======== Input for this task

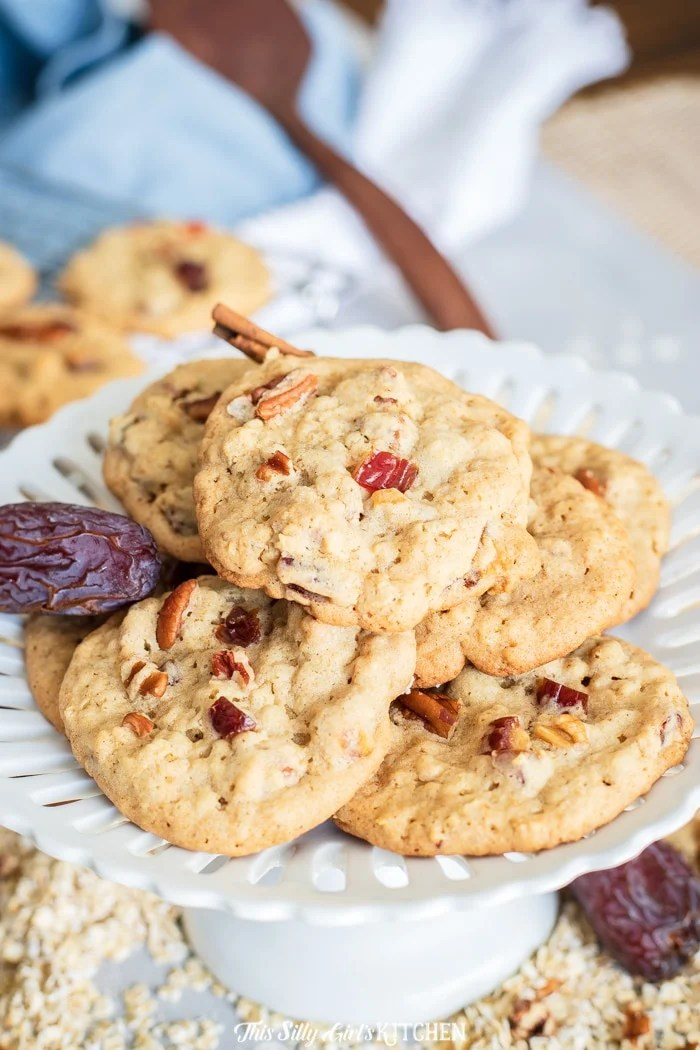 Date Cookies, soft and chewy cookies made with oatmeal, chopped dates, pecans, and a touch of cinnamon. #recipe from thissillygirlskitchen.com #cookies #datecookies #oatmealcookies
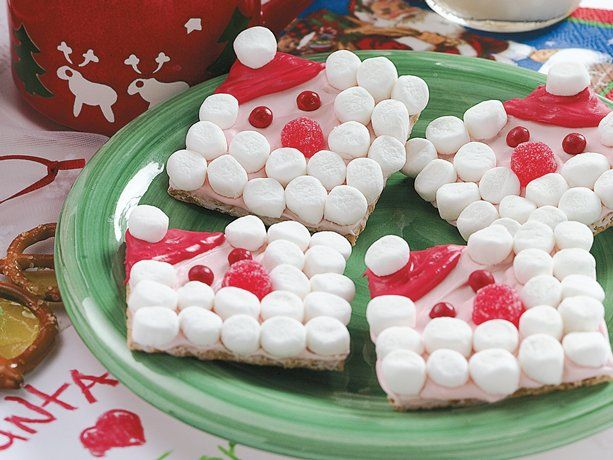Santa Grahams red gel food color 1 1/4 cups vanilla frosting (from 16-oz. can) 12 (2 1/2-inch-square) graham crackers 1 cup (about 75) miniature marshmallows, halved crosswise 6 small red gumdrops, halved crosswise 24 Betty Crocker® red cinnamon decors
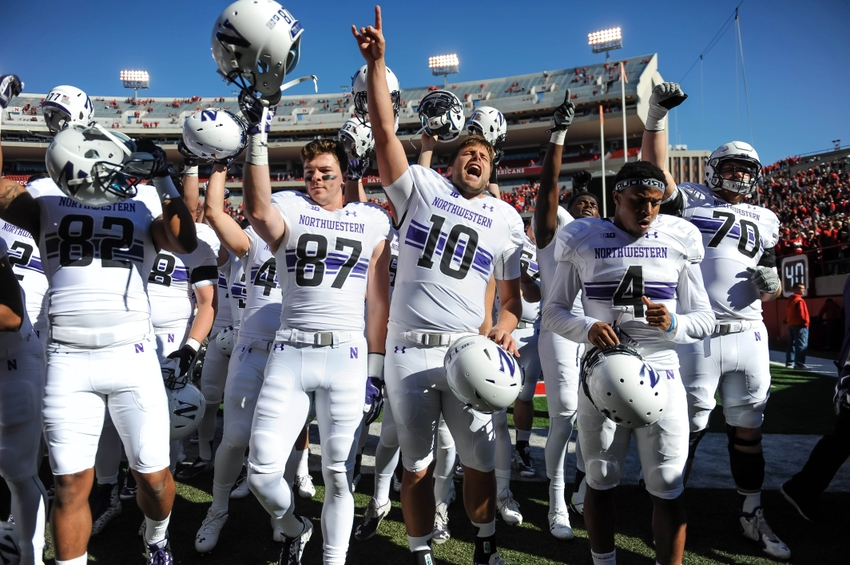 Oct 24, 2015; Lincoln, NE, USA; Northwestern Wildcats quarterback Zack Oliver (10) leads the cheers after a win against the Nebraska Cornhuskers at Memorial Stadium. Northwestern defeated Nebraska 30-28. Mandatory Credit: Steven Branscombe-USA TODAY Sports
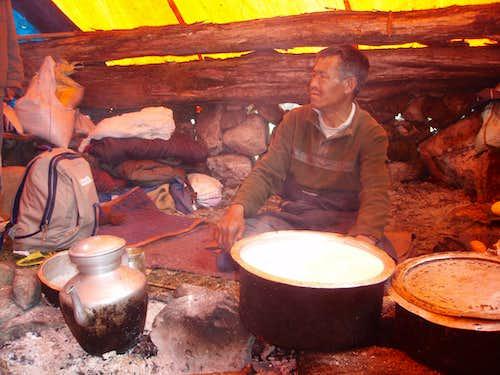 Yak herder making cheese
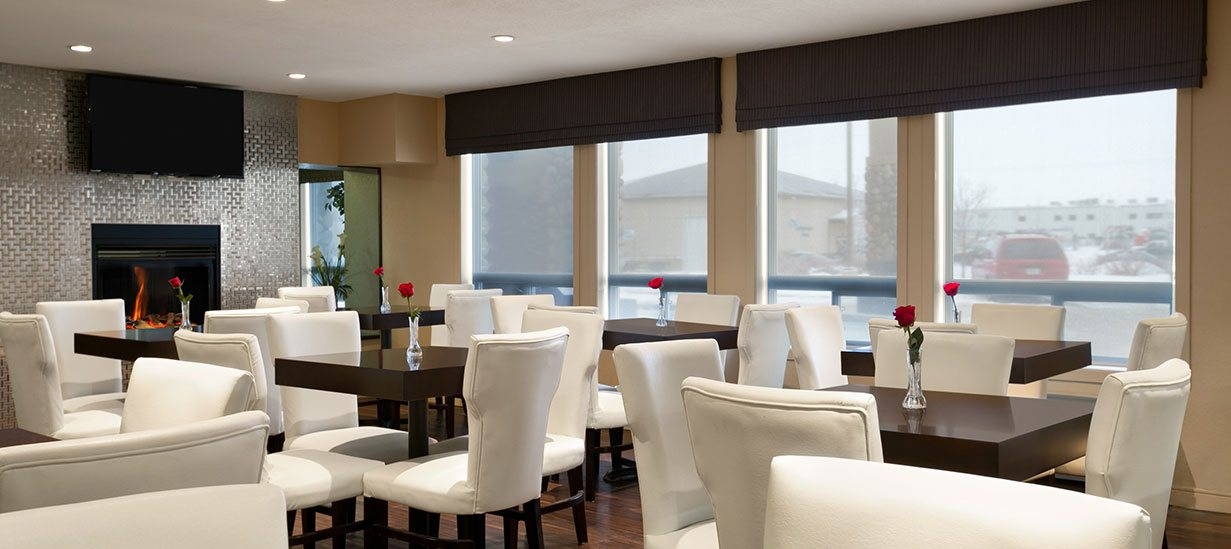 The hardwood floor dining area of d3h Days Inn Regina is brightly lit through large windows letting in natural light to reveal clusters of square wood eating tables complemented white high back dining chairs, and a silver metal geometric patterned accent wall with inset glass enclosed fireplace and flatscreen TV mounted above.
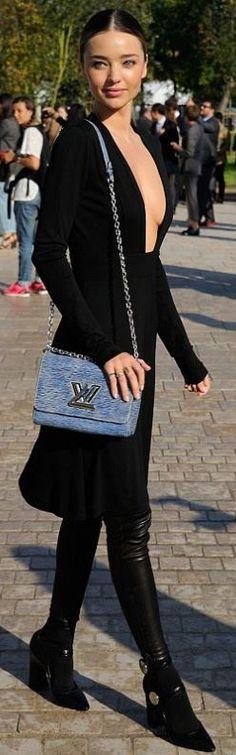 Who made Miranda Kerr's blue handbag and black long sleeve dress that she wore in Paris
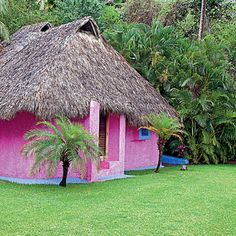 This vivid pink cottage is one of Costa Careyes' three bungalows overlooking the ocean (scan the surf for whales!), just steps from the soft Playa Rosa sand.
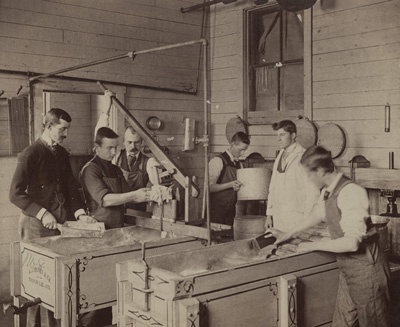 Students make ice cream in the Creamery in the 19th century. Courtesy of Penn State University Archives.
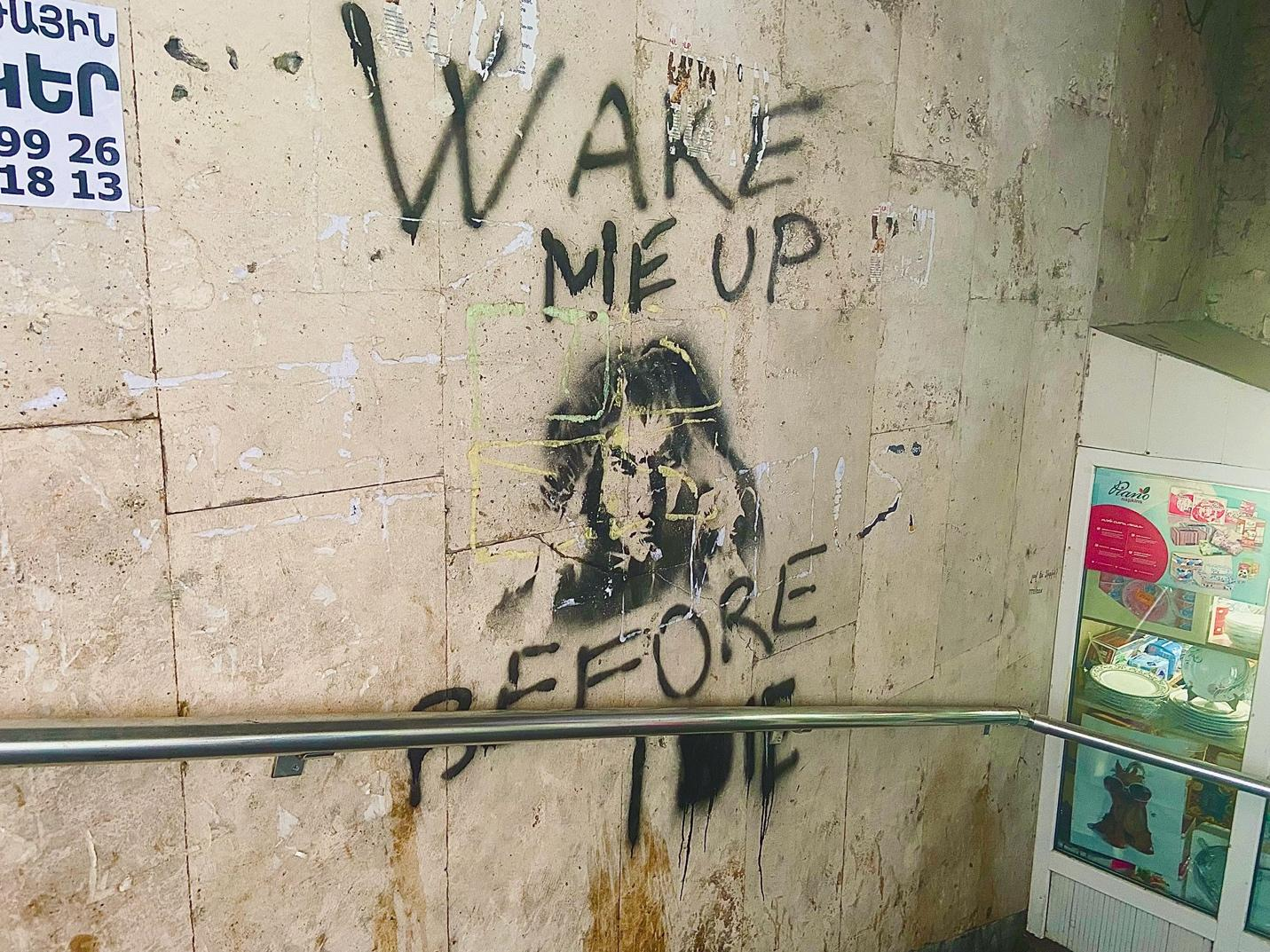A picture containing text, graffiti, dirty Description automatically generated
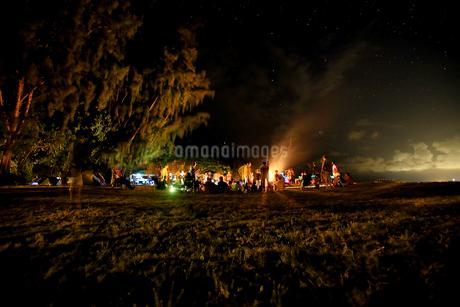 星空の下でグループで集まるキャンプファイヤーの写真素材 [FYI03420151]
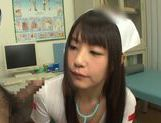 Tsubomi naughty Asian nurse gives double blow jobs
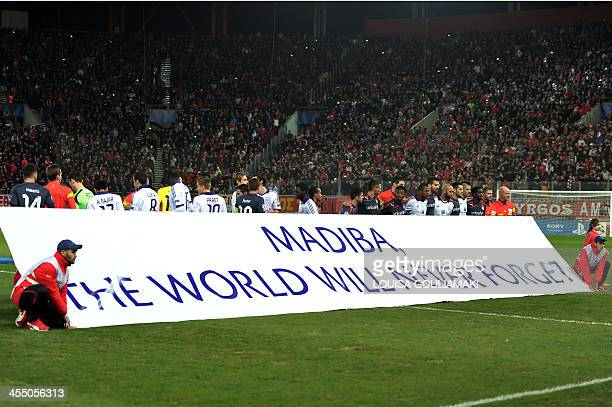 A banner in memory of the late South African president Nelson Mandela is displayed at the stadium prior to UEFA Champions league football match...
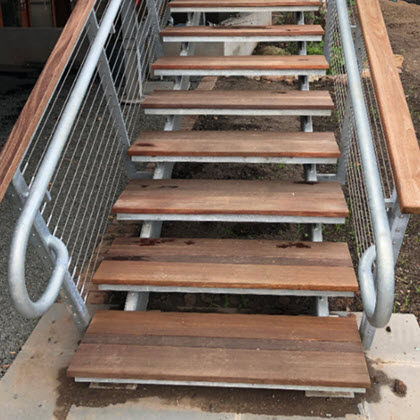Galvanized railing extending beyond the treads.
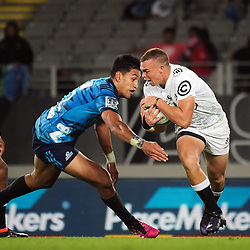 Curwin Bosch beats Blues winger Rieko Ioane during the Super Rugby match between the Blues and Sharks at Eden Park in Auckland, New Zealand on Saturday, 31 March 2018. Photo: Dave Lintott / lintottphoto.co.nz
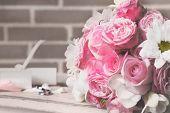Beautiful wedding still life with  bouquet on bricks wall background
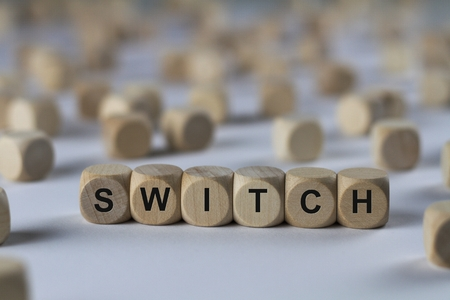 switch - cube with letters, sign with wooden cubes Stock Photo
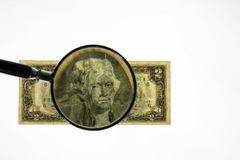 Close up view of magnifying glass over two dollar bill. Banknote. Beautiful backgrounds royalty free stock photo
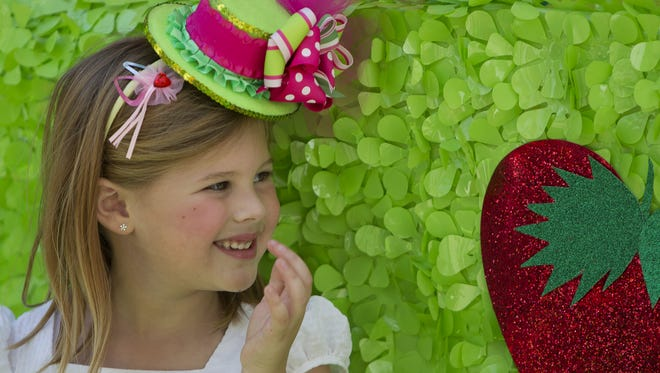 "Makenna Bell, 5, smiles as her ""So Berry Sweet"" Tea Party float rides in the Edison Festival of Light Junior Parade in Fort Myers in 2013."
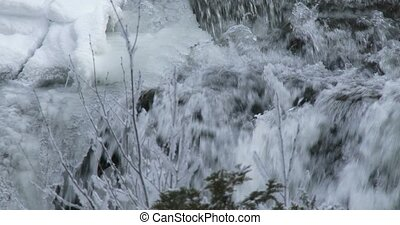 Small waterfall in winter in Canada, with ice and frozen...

================

(Task details)
Copy each entry exactly as written. Pictures do not belong in the copy.

(Reply)
 Date Cookies, soft and chewy cookies made with oatmeal, chopped dates, pecans, and a touch of cinnamon. #recipe from thissillygirlskitchen.com #cookies #datecookies #oatmealcookies
Santa Grahams red gel food color 1 1/4 cups vanilla frosting (from 16-oz. can) 12 (2 1/2-inch-square) graham crackers 1 cup (about 75) miniature marshmallows, halved crosswise 6 small red gumdrops, halved crosswise 24 Betty Crocker® red cinnamon decors
 Oct 24, 2015; Lincoln, NE, USA; Northwestern Wildcats quarterback Zack Oliver (10) leads the cheers after a win against the Nebraska Cornhuskers at Memorial Stadium. Northwestern defeated Nebraska 30-28. Mandatory Credit: Steven Branscombe-USA TODAY Sports
 Yak herder making cheese
 The hardwood floor dining area of d3h Days Inn Regina is brightly lit through large windows letting in natural light to reveal clusters of square wood eating tables complemented white high back dining chairs, and a silver metal geometric patterned accent wall with inset glass enclosed fireplace and flatscreen TV mounted above.
 Who made Miranda Kerr's blue handbag and black long sleeve dress that she wore in Paris
 This vivid pink cottage is one of Costa Careyes' three bungalows overlooking the ocean (scan the surf for whales!), just steps from the soft Playa Rosa sand.
 Students make ice cream in the Creamery in the 19th century. Courtesy of Penn State University Archives.
A picture containing text, graffiti, dirty Description automatically generated
 星空の下でグループで集まるキャンプファイヤーの写真素材 [FYI03420151]
 Tsubomi naughty Asian nurse gives double blow jobs
 A banner in memory of the late South African president Nelson Mandela is displayed at the stadium prior to UEFA Champions league football match...
Galvanized railing extending beyond the treads.
 Curwin Bosch beats Blues winger Rieko Ioane during the Super Rugby match between the Blues and Sharks at Eden Park in Auckland, New Zealand on Saturday, 31 March 2018. Photo: Dave Lintott / lintottphoto.co.nz
Beautiful wedding still life with  bouquet on bricks wall background
 switch - cube with letters, sign with wooden cubes Stock Photo
 Close up view of magnifying glass over two dollar bill. Banknote. Beautiful backgrounds royalty free stock photo
 "Makenna Bell, 5, smiles as her ""So Berry Sweet"" Tea Party float rides in the Edison Festival of Light Junior Parade in Fort Myers in 2013."
 Small waterfall in winter in Canada, with ice and frozen...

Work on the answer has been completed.